Say What?

Because I used to buy ammo from CheaperThanDirt.com by the pallet, I ended up on their “Great Customer!” mailing list, which means I get bombarded with “deals” on a daily basis. (Seriously, CTD: you guys need to update your customer purchase history algorithms.)

Anyway, I used the word deals in quotes, because I just got this offer:

Wait wait wait: fifteen bucks for a small ammo can? The ones they used to throw in if you bought a case of ammo from them? I remember gun shows where the dealers had them stacked high and were trying to sell the things for $5 a pop. Most went home with them.  Hell, I used to give the damn things away at the range once I’d emptied them — a reasonably frequent occurrence — just so I wouldn’t have to schlep them home.
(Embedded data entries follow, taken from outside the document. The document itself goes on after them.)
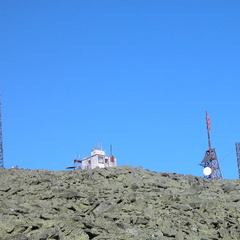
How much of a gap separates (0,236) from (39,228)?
133 cm

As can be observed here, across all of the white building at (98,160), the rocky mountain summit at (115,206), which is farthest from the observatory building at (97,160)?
the rocky mountain summit at (115,206)

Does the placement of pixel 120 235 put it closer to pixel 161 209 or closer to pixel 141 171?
pixel 161 209

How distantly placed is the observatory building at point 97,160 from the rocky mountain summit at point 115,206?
3193 centimetres

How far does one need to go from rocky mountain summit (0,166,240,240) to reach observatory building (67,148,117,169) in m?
31.9

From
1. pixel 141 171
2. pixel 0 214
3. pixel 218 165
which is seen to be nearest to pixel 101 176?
pixel 141 171

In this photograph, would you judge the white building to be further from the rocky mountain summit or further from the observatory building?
the rocky mountain summit

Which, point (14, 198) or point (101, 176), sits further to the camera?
point (101, 176)

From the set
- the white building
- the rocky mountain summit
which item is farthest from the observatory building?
the rocky mountain summit

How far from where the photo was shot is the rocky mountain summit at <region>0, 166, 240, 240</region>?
49.9 feet

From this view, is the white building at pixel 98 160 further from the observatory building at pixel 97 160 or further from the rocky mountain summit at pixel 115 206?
the rocky mountain summit at pixel 115 206

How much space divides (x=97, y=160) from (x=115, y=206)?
39.4 metres

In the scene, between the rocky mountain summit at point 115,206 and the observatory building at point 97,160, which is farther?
the observatory building at point 97,160

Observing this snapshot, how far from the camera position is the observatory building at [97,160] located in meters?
56.8

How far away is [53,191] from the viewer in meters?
19.9
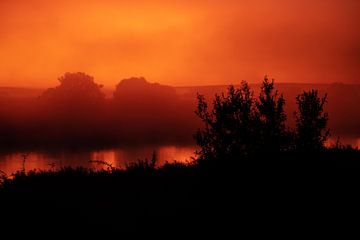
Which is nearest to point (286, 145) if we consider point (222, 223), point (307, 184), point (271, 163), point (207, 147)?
point (207, 147)

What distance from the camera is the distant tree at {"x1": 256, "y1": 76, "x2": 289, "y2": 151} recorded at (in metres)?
22.5

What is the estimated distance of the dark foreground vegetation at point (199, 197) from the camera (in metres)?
7.67

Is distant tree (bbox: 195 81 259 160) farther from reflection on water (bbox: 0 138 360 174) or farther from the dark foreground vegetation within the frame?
reflection on water (bbox: 0 138 360 174)

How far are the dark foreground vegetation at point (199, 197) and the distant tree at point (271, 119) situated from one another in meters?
9.15

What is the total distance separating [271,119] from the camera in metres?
23.3

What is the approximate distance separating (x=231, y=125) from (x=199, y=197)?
14416 mm

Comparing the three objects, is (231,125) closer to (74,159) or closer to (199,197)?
(199,197)

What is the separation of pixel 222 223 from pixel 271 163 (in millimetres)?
3683

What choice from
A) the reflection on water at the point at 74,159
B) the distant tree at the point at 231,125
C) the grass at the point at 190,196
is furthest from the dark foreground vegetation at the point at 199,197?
the reflection on water at the point at 74,159

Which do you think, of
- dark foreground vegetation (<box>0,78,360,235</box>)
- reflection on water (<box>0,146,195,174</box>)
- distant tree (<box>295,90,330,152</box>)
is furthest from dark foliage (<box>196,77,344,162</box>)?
reflection on water (<box>0,146,195,174</box>)

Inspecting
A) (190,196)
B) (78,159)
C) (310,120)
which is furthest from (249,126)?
(78,159)

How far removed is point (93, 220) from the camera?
Result: 8.29 m

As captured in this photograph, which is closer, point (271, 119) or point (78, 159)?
point (271, 119)

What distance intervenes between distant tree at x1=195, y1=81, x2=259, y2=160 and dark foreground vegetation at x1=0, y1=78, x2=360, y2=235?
9.10m
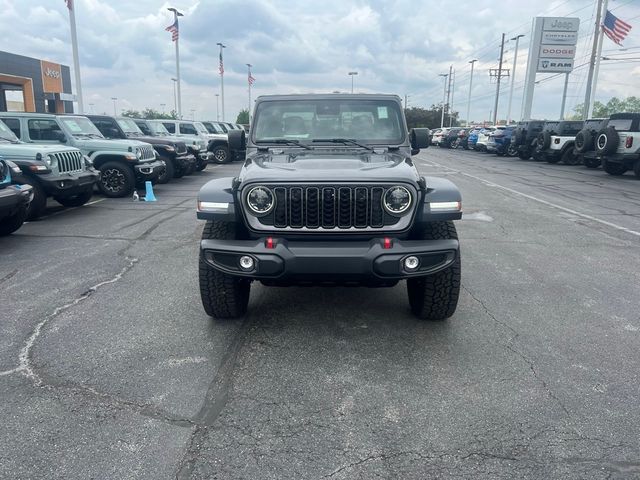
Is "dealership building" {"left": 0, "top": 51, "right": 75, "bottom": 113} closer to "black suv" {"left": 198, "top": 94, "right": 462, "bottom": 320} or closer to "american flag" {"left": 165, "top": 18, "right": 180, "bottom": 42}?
"american flag" {"left": 165, "top": 18, "right": 180, "bottom": 42}

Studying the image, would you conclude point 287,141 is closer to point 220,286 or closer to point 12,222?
point 220,286

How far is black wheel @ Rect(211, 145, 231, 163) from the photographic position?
876 inches

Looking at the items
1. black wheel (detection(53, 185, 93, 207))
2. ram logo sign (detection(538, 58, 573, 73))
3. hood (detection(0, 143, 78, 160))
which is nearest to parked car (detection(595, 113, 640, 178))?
black wheel (detection(53, 185, 93, 207))

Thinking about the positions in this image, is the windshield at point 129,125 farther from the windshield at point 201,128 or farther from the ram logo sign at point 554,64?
the ram logo sign at point 554,64

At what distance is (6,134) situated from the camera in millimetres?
9352

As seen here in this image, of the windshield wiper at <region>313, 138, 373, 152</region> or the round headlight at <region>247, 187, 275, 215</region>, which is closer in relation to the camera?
the round headlight at <region>247, 187, 275, 215</region>

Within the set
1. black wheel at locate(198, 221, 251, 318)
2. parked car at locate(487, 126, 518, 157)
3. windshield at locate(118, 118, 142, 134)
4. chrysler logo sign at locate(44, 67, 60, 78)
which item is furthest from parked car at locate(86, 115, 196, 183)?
chrysler logo sign at locate(44, 67, 60, 78)

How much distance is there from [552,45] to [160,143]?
146ft


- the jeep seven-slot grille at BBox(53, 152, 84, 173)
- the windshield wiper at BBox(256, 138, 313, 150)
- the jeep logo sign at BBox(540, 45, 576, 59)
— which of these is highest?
the jeep logo sign at BBox(540, 45, 576, 59)

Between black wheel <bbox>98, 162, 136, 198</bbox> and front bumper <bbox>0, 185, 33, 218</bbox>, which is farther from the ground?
front bumper <bbox>0, 185, 33, 218</bbox>

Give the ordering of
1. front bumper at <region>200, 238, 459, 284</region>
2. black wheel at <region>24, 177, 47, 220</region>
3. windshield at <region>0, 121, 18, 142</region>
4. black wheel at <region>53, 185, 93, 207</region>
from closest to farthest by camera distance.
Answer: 1. front bumper at <region>200, 238, 459, 284</region>
2. black wheel at <region>24, 177, 47, 220</region>
3. windshield at <region>0, 121, 18, 142</region>
4. black wheel at <region>53, 185, 93, 207</region>

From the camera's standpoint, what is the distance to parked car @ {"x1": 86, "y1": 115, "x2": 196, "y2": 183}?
1306cm

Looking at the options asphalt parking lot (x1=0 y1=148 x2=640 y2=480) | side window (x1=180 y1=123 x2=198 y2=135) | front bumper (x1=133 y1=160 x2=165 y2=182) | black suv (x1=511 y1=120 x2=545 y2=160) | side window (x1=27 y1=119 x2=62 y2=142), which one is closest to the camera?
asphalt parking lot (x1=0 y1=148 x2=640 y2=480)

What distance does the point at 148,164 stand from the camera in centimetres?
1183
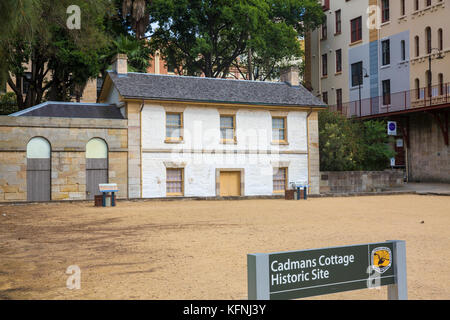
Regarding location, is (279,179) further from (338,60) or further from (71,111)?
(338,60)

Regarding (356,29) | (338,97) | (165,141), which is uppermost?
(356,29)

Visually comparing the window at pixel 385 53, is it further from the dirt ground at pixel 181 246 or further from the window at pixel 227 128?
the dirt ground at pixel 181 246

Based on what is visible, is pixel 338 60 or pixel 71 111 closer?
pixel 71 111

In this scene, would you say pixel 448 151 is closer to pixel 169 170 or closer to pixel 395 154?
pixel 395 154

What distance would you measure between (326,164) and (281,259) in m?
29.9

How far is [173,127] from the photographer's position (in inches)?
1097

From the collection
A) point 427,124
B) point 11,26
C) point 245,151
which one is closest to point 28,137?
point 245,151

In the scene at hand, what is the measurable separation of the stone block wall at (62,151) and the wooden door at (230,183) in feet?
19.3

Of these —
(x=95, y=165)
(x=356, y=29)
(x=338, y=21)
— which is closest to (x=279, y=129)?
(x=95, y=165)

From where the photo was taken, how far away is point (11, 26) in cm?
851

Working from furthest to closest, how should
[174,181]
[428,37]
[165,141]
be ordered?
[428,37] < [174,181] < [165,141]

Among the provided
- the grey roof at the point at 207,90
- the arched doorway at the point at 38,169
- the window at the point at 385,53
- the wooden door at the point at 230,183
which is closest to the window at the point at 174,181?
the wooden door at the point at 230,183

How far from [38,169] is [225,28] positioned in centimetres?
2185


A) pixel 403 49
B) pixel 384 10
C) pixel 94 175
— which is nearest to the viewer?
pixel 94 175
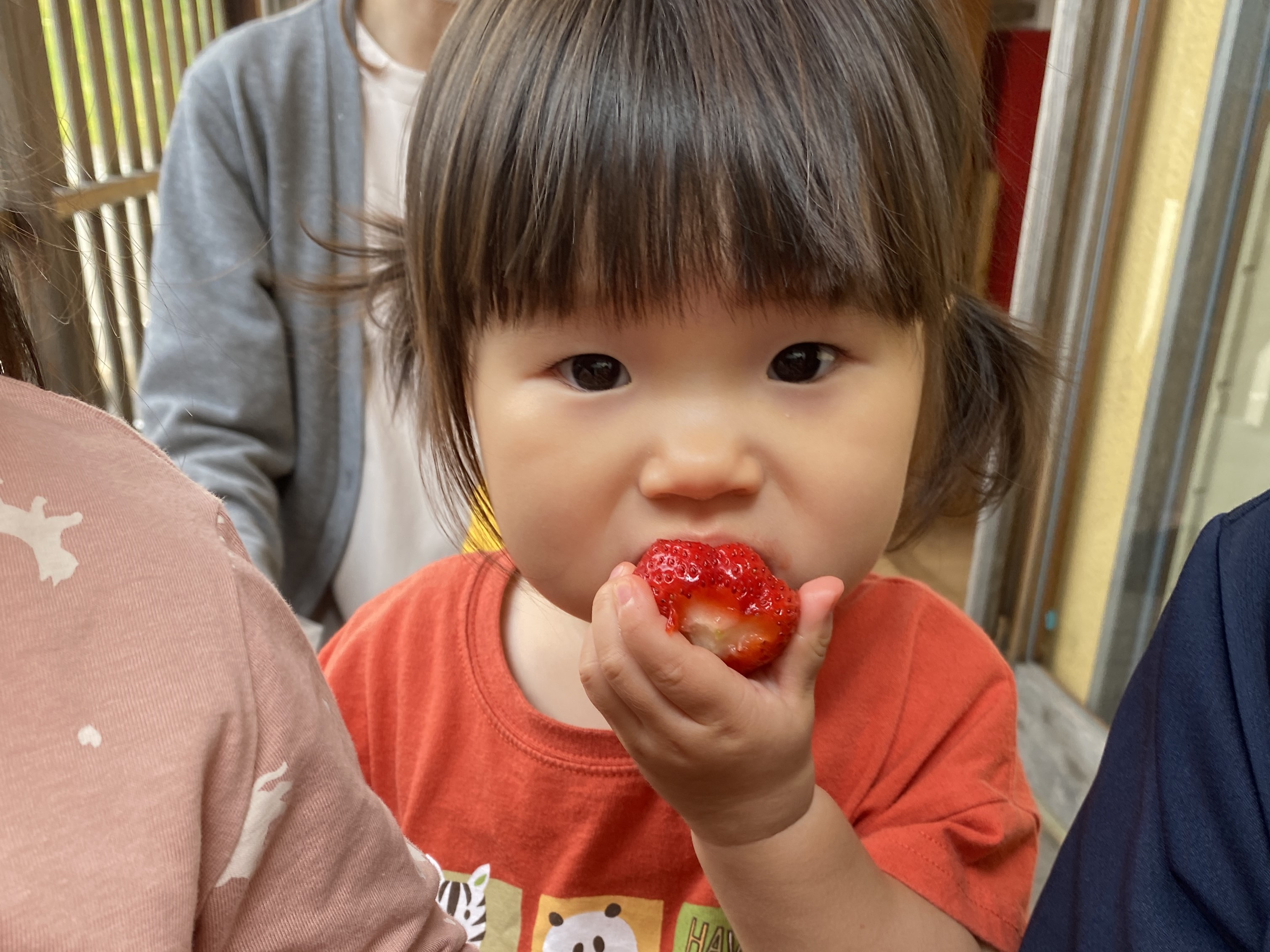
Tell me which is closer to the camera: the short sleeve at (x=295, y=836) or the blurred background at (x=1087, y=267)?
the short sleeve at (x=295, y=836)

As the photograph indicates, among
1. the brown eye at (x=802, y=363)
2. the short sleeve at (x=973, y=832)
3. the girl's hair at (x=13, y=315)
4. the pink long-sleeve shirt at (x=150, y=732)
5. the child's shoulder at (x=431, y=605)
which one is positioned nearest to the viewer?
the pink long-sleeve shirt at (x=150, y=732)

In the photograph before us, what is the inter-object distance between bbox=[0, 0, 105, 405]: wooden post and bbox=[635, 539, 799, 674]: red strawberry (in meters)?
0.37

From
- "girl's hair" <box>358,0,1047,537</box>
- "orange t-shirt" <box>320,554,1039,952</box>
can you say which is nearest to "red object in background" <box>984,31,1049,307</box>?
"girl's hair" <box>358,0,1047,537</box>

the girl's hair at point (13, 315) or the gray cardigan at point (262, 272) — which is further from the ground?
the girl's hair at point (13, 315)

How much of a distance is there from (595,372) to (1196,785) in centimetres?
42

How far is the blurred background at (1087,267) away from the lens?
49.9 inches

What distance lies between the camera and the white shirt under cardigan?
1.32 metres

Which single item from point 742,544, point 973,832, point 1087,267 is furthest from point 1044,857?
point 742,544

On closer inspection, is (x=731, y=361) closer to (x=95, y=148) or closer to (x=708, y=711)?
(x=708, y=711)

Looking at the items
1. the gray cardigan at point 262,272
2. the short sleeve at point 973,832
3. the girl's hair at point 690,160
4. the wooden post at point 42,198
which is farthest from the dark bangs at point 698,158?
the gray cardigan at point 262,272

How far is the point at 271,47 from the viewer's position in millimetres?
1271

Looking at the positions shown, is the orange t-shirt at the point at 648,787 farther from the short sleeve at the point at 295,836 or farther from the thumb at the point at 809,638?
the short sleeve at the point at 295,836

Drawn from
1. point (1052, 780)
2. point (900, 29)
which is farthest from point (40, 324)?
point (1052, 780)

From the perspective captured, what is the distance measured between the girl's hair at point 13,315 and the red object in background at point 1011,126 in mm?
739
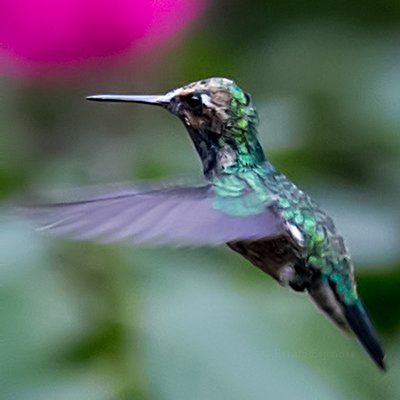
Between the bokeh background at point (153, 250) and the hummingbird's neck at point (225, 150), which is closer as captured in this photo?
the hummingbird's neck at point (225, 150)

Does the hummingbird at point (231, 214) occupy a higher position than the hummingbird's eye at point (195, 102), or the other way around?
the hummingbird's eye at point (195, 102)

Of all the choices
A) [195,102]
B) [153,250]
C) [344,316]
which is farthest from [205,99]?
[153,250]

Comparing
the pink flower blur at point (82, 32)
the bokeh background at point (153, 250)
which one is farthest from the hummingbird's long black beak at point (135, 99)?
the pink flower blur at point (82, 32)

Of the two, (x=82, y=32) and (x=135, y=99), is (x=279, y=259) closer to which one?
(x=135, y=99)

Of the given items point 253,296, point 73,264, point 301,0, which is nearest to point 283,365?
point 253,296

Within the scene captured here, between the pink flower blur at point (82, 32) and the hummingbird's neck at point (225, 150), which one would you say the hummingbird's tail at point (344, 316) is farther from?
the pink flower blur at point (82, 32)

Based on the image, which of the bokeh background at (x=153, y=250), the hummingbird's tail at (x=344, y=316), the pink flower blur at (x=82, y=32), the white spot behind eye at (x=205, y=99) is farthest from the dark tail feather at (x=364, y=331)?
the pink flower blur at (x=82, y=32)

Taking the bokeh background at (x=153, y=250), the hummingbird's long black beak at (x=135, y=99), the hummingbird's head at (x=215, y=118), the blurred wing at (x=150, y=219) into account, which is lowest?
the bokeh background at (x=153, y=250)

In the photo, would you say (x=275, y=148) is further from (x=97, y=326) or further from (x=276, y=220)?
(x=276, y=220)
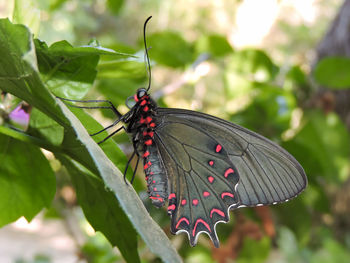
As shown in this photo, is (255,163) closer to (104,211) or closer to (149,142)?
(149,142)

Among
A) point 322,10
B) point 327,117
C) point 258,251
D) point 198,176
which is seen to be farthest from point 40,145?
point 322,10

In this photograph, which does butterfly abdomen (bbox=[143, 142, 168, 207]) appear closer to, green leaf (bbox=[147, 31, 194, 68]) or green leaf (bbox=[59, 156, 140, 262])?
green leaf (bbox=[59, 156, 140, 262])

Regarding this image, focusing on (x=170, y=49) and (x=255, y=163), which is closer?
(x=255, y=163)

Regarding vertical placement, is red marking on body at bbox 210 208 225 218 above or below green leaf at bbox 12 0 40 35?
below

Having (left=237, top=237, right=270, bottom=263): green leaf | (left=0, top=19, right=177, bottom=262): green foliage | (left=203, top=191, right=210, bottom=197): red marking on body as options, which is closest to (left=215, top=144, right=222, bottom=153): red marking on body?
(left=203, top=191, right=210, bottom=197): red marking on body

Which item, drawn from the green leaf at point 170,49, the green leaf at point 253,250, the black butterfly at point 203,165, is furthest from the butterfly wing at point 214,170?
the green leaf at point 253,250

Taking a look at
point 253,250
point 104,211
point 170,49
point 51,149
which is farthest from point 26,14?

Gah. This is what happens when you disappear from polite society for a few years; you come back, and everything’s suddenly unaffordable. You never see stuff like this make it into the economists’ calculation of inflation and the rising cost of living…

5 comments

  1. The guys at CTD lost me forever after Sandy Hook – nearly immediately after it was on the news they cancelled a raft of outstanding orders and jacked their prices on nearly everything to stratospheric levels. A standard capacity pmag that sold for $14 a day previous was suddenly listed as $80.

    They’ll never get another cent from me.

    1. My comment to one of CTD’s sales people: “Dirt certainly seems to have become more expensive these days.”

    2. You are not alone. I went to the NRA show in Indy after Sandy Hook. CTD had two people at their booth. Midway had well over 50 lined up double-triple deep and blocking the aisle.

  2. Heh. At age 82, the whole world gives me sticker shock! 🙂 If TPTB are so wise and all-knowing, whatever happened to my nickel coffee? Cigars for 6, 8 and 15 cents? New cars for a couple of thousand bucks? In 1950 I gave $35 for a like-new Colt Woodsman 4″. In 1966 I bought a fairly nice house in a west Austin middle-class neighborhood for $13,500.

    I’ve always liked the opening line of Sabatini’s “Scaramouche”. For sure, the second part is spot-on.